▸ **Data extract**:
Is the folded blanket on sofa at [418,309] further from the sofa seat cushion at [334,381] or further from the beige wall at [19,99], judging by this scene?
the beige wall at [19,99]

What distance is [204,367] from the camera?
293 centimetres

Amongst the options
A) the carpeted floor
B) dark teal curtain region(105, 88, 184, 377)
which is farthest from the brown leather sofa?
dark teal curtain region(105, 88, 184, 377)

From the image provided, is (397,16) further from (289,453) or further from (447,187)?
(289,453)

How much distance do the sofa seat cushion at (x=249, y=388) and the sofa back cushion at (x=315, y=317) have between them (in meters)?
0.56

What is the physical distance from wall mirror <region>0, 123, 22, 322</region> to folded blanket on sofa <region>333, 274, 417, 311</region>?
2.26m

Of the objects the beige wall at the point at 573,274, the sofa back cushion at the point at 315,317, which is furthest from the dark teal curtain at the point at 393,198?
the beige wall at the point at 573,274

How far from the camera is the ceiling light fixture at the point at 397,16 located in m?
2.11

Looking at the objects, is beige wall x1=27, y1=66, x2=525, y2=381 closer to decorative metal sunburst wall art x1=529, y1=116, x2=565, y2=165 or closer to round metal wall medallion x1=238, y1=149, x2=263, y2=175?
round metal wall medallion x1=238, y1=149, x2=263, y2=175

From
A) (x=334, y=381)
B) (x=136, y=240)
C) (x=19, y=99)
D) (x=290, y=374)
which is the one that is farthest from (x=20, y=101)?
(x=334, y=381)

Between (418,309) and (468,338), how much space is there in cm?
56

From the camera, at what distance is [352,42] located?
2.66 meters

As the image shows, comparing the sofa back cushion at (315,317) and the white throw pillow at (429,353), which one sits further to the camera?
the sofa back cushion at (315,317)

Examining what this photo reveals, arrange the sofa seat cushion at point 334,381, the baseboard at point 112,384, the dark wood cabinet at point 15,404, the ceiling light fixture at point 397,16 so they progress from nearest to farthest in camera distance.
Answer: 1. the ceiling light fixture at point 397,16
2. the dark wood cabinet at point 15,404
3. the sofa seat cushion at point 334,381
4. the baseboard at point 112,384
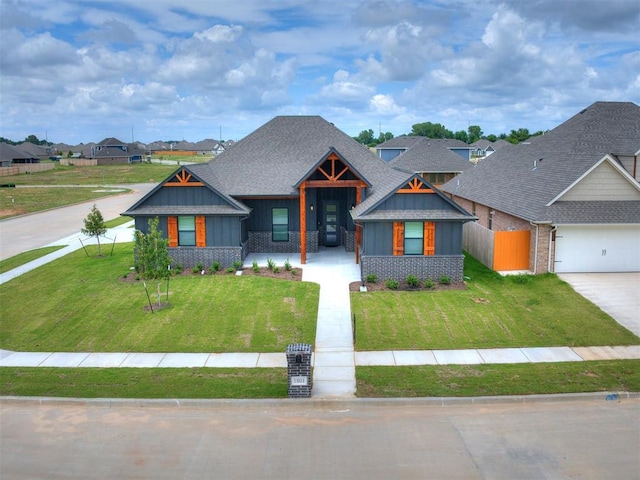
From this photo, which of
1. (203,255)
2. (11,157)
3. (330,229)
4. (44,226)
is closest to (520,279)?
(330,229)

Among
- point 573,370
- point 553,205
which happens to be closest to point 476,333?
point 573,370

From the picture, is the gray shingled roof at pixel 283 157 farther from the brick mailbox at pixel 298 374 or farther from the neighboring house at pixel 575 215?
the brick mailbox at pixel 298 374

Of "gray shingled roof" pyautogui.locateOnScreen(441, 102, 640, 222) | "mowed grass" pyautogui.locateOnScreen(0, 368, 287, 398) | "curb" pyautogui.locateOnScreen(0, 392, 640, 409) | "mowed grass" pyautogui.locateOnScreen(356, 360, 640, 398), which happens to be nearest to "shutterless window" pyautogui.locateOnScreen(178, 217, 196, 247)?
"mowed grass" pyautogui.locateOnScreen(0, 368, 287, 398)

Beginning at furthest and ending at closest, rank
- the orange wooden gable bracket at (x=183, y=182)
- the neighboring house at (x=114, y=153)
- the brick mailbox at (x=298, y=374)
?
the neighboring house at (x=114, y=153) → the orange wooden gable bracket at (x=183, y=182) → the brick mailbox at (x=298, y=374)

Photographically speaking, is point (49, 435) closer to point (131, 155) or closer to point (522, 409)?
point (522, 409)

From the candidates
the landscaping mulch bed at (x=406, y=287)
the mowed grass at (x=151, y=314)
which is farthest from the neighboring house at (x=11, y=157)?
the landscaping mulch bed at (x=406, y=287)

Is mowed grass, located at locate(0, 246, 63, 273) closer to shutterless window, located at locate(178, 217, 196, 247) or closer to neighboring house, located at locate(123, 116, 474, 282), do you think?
neighboring house, located at locate(123, 116, 474, 282)
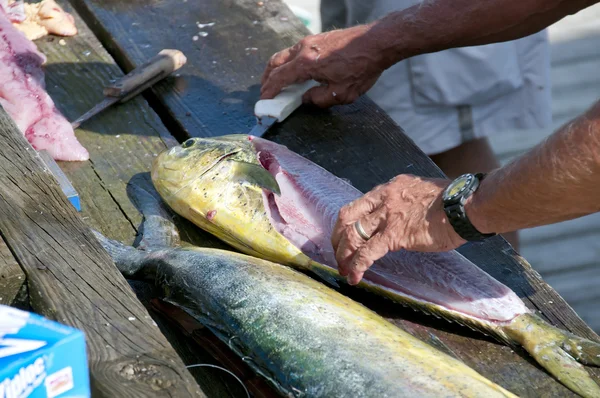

▸ **Given exercise**:
Reproduce the listing above word for word, from its first line through its last, without changing anything. Leave the pictures out of your answer.

▸ **Answer for this exercise**:
Is the folded blanket on sofa at [418,309] further from the sofa seat cushion at [334,381] or further from the beige wall at [19,99], judging by this scene?
the beige wall at [19,99]

What distance is [204,367] from the camera?
293 centimetres

Amongst the options
A) the carpeted floor
B) dark teal curtain region(105, 88, 184, 377)
which is farthest from the brown leather sofa?
dark teal curtain region(105, 88, 184, 377)

From the image provided, is (397,16) further from (289,453) or further from (447,187)?
(289,453)

How much distance do the sofa seat cushion at (x=249, y=388) and the sofa back cushion at (x=315, y=317) have between them (in meters)?
0.56

What is the physical distance from wall mirror <region>0, 123, 22, 322</region> to folded blanket on sofa <region>333, 274, 417, 311</region>?
2.26m

Of the objects the beige wall at the point at 573,274, the sofa back cushion at the point at 315,317, which is furthest from the dark teal curtain at the point at 393,198?
the beige wall at the point at 573,274

How far from the camera is the ceiling light fixture at the point at 397,16 located in m?
2.11

Looking at the objects, is beige wall x1=27, y1=66, x2=525, y2=381 closer to decorative metal sunburst wall art x1=529, y1=116, x2=565, y2=165 or closer to round metal wall medallion x1=238, y1=149, x2=263, y2=175?
round metal wall medallion x1=238, y1=149, x2=263, y2=175

From
A) (x=334, y=381)
B) (x=136, y=240)
C) (x=19, y=99)
D) (x=290, y=374)
which is the one that is farthest from (x=20, y=101)?
(x=334, y=381)

Between (418,309) and (468,338), how much space is there in cm?
56

From the camera, at what distance is [352,42] located?
2.66 meters

As the image shows, comparing the sofa back cushion at (315,317) and the white throw pillow at (429,353), which one sits further to the camera?
the sofa back cushion at (315,317)

Examining what this photo reveals, arrange the sofa seat cushion at point 334,381, the baseboard at point 112,384, the dark wood cabinet at point 15,404, the ceiling light fixture at point 397,16 so they progress from nearest to farthest in camera distance.
Answer: 1. the ceiling light fixture at point 397,16
2. the dark wood cabinet at point 15,404
3. the sofa seat cushion at point 334,381
4. the baseboard at point 112,384
From this photo, which of
1. (203,255)
2. (11,157)
3. (330,229)
4. (44,226)
is closest to (520,279)?
(330,229)

Among
- point 573,370
- point 553,205
which happens to be closest to point 476,333?
point 573,370

From the picture, is the gray shingled roof at pixel 283 157 farther from the brick mailbox at pixel 298 374 or farther from the neighboring house at pixel 575 215?
the brick mailbox at pixel 298 374

Of "gray shingled roof" pyautogui.locateOnScreen(441, 102, 640, 222) | "mowed grass" pyautogui.locateOnScreen(0, 368, 287, 398) | "curb" pyautogui.locateOnScreen(0, 392, 640, 409) | "mowed grass" pyautogui.locateOnScreen(356, 360, 640, 398), which happens to be nearest to "shutterless window" pyautogui.locateOnScreen(178, 217, 196, 247)?
"mowed grass" pyautogui.locateOnScreen(0, 368, 287, 398)

Beginning at furthest and ending at closest, rank
- the orange wooden gable bracket at (x=183, y=182)
- the neighboring house at (x=114, y=153)
- the brick mailbox at (x=298, y=374)
?
the neighboring house at (x=114, y=153) → the orange wooden gable bracket at (x=183, y=182) → the brick mailbox at (x=298, y=374)

Photographically speaking, is point (49, 435) closer to point (131, 155) or closer to point (522, 409)?
point (522, 409)

From the candidates
the landscaping mulch bed at (x=406, y=287)
the mowed grass at (x=151, y=314)
which is farthest from the neighboring house at (x=11, y=157)?
the landscaping mulch bed at (x=406, y=287)

Is mowed grass, located at locate(0, 246, 63, 273) closer to shutterless window, located at locate(178, 217, 196, 247) or closer to neighboring house, located at locate(123, 116, 474, 282), do you think?
neighboring house, located at locate(123, 116, 474, 282)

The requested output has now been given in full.